┏━━

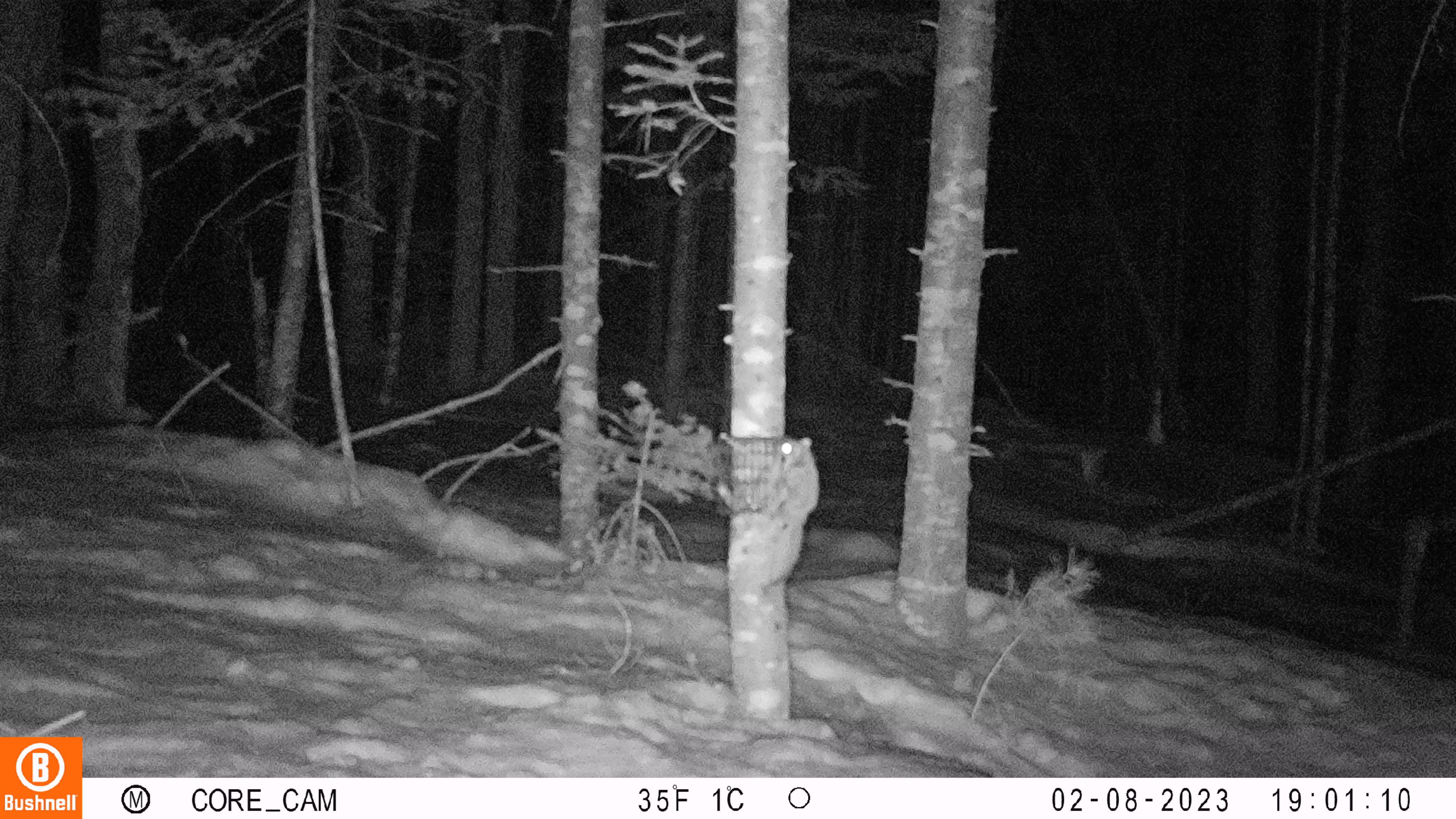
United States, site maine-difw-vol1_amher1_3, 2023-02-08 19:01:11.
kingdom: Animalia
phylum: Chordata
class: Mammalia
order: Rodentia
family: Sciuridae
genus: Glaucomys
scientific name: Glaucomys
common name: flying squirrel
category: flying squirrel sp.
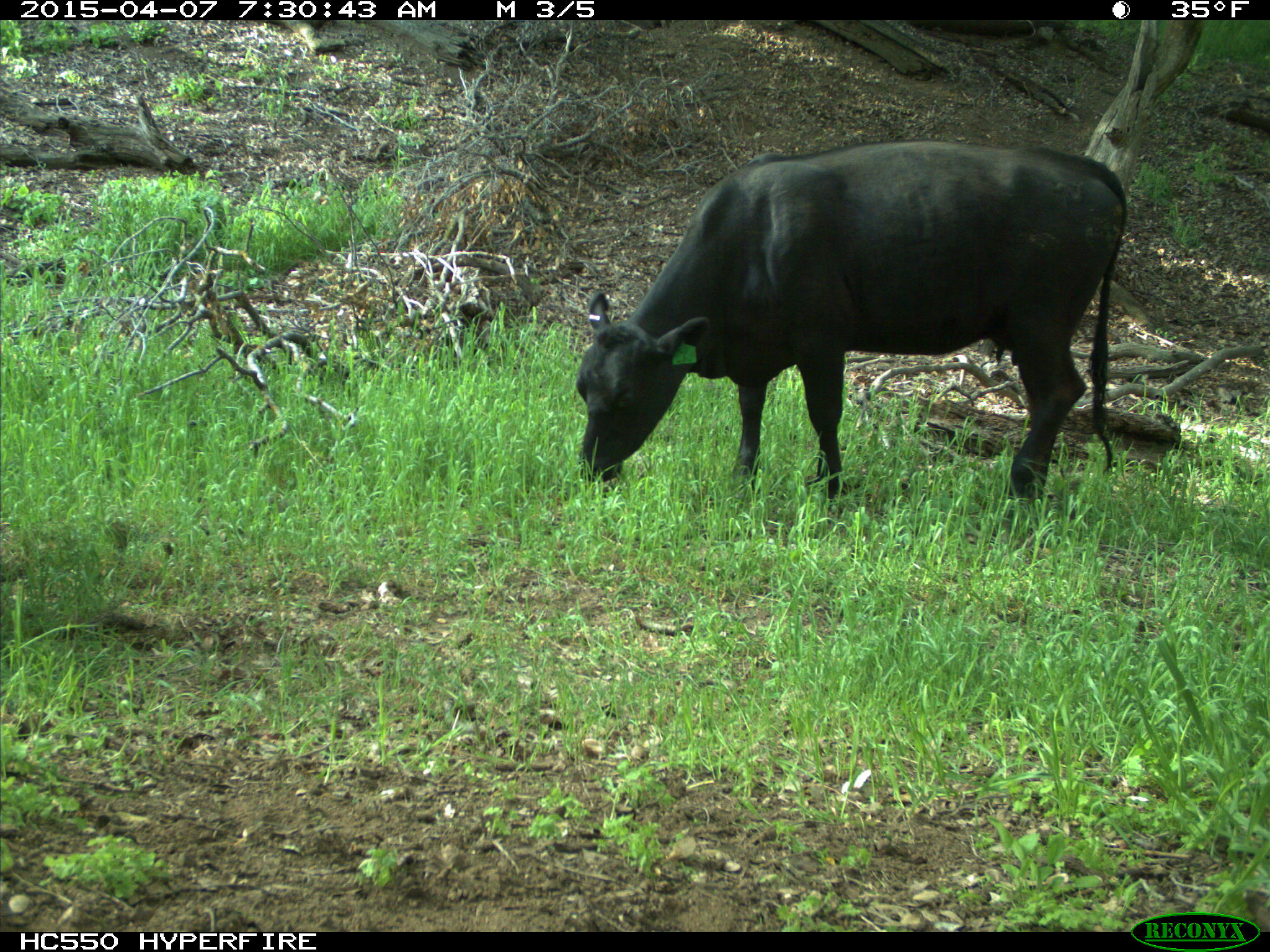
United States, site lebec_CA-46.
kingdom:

┗━━
┏━━

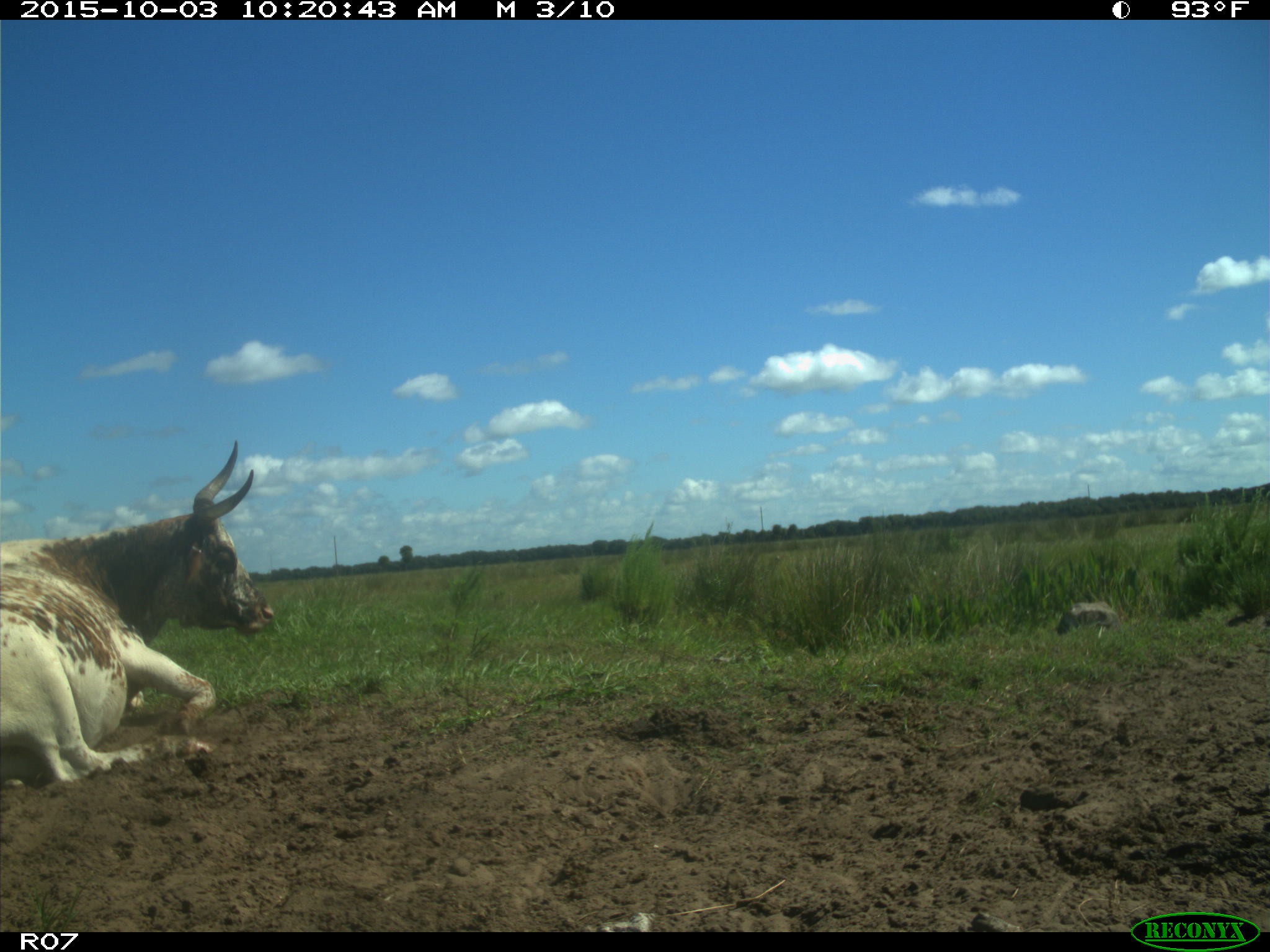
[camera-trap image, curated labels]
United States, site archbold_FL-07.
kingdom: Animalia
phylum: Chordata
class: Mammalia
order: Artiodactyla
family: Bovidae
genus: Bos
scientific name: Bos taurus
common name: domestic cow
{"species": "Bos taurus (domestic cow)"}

┗━━

## What is expected:
A single figure is required: the number of lines in the entries above that include the word "site".

## Problem solution:
3